Aggressive tree disease could cost millions

Getting an overview on the spread of the Phytophthora in Denmark is not adequate, plant pathologist contends

If you’re on a stroll in the woods in 2013 and see a small net bag in a waterway or lake then do not remove it. Most likely, it’s not trash.

The net bag is part of the University of Copenhagen’s effort to get an overview of the country’s new and very aggressive tree disease, Phytophthora, which has begun wrecking havoc to a number of parks in the country.

Naturstyrelsen, the state nature agency, has granted funds to the pilot project that will take samples from as many as 60 trees throughout Denmark and combine them with visual observations of the trees from which the samples stem.

According to the Environment Ministry, similar efforts are being carried out in other EU and Scandinavian countries.

Phytophthora, which takes its name from the Greek and literally means ‘the plant destroyer’, is of the plant-damaging water-mould genus and has caused tremendous damage to crops and trees worldwide. In Denmark alone the economic damage sustained by the disease could exceed hundreds of millions of kroner.

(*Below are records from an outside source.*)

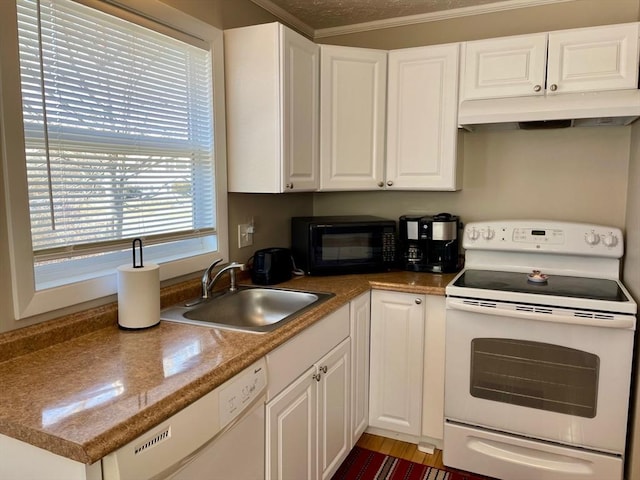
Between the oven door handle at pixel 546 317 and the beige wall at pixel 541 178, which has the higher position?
the beige wall at pixel 541 178

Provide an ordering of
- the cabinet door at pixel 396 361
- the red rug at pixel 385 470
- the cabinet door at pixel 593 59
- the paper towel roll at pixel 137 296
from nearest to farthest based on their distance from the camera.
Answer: the paper towel roll at pixel 137 296 < the cabinet door at pixel 593 59 < the red rug at pixel 385 470 < the cabinet door at pixel 396 361

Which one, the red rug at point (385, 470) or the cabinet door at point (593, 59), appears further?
the red rug at point (385, 470)

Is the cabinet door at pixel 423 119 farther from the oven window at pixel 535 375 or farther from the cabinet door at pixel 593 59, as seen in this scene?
the oven window at pixel 535 375

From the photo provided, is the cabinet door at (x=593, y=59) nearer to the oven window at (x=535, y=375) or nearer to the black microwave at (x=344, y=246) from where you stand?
the black microwave at (x=344, y=246)

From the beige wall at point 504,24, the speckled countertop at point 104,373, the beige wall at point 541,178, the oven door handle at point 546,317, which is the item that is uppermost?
the beige wall at point 504,24

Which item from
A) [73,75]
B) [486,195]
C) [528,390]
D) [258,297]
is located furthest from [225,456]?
[486,195]

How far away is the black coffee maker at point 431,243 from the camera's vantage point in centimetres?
254

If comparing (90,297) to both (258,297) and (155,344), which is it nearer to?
(155,344)

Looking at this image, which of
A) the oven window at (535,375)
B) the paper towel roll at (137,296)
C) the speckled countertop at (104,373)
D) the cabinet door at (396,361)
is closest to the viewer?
the speckled countertop at (104,373)

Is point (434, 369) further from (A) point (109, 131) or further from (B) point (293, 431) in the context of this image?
(A) point (109, 131)

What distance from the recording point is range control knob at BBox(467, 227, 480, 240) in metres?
2.54

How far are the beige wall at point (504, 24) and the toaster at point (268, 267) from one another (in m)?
1.50

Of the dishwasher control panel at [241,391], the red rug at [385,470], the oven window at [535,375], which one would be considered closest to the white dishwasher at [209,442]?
the dishwasher control panel at [241,391]

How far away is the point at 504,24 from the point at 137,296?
7.70 feet
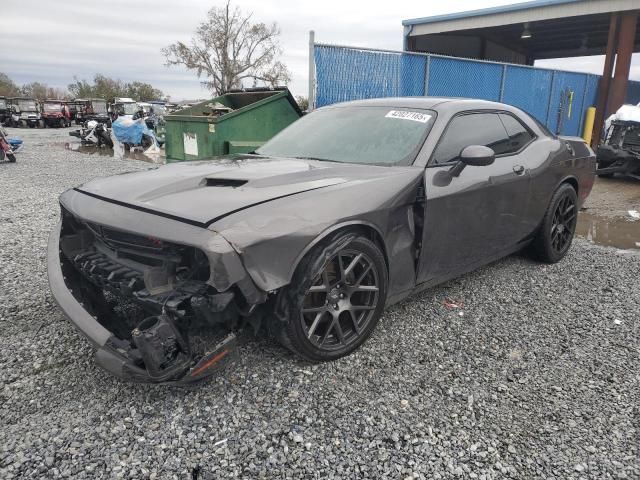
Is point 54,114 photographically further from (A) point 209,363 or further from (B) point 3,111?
(A) point 209,363

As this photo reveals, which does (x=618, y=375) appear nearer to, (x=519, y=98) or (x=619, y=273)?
(x=619, y=273)

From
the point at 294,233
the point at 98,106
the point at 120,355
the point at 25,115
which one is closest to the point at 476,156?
the point at 294,233

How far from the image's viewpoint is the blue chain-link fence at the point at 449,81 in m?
8.75

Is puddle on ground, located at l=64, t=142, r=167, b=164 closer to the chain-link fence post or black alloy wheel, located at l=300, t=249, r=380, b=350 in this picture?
the chain-link fence post

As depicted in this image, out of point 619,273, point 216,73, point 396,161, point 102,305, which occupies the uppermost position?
point 216,73

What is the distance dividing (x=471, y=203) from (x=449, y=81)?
8.33m

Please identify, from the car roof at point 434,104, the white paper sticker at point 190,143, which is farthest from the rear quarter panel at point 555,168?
the white paper sticker at point 190,143

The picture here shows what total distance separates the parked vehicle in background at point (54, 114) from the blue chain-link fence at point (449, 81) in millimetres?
33319

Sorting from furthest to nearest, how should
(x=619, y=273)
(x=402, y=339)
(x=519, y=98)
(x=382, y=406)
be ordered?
1. (x=519, y=98)
2. (x=619, y=273)
3. (x=402, y=339)
4. (x=382, y=406)

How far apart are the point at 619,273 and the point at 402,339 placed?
2.52 meters

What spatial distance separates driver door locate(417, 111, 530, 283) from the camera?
9.68 ft

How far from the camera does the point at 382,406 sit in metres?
Result: 2.23

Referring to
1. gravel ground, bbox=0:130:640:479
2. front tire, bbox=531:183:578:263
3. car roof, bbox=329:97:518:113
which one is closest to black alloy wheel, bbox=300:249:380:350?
gravel ground, bbox=0:130:640:479

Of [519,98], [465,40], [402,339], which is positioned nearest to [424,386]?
[402,339]
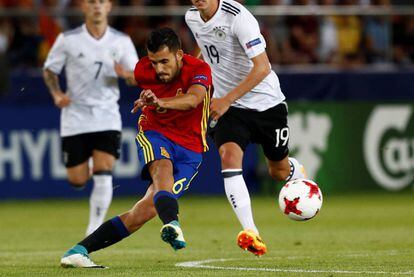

Dansk Skovforening, which represents the forestry industry, said the economic damage would result from the loss of up to one million cubic metres of broad-leafed trees in Denmark, and because wood that would go to the production of furniture would wind up being sole more cheaply as firewood.

The disease is transmitted via a parasite, attacks the roots and kills broad-leafed trees such as oak, birch, beech, ash but can also attack pine trees. The disease spreads easily through water, soil and plant matter and it can survive in the ground up to 20 years after a tree is dead and chopped down.

The symptoms of the disease include a thinly leafed tree crown with small, pale leaves, dead twigs and branches. The trees grow new leaves later than usual and in some cases there are dark spots on the bark of the trunk.

Kirsten Thinggaard, one of the country’s few plant pathologists and the person who discovered that the disease had reached Denmark, had criticised the government’s inaction earlier this year, warning that the disease is far cheaper to prevent than it is to heal once manifested. 

And while Thinggaard is pleased that the government has finally taken action, she maintained that getting an overview of the issue is not enough.

“Something must be done to tackle the problem and that will mean significant investment within the realms of research and information,” Thinggaard told Politiken newspaper.

In southern Sweden, biologists estimate that about half that country’s beech trees will die from the disease in the next few decades.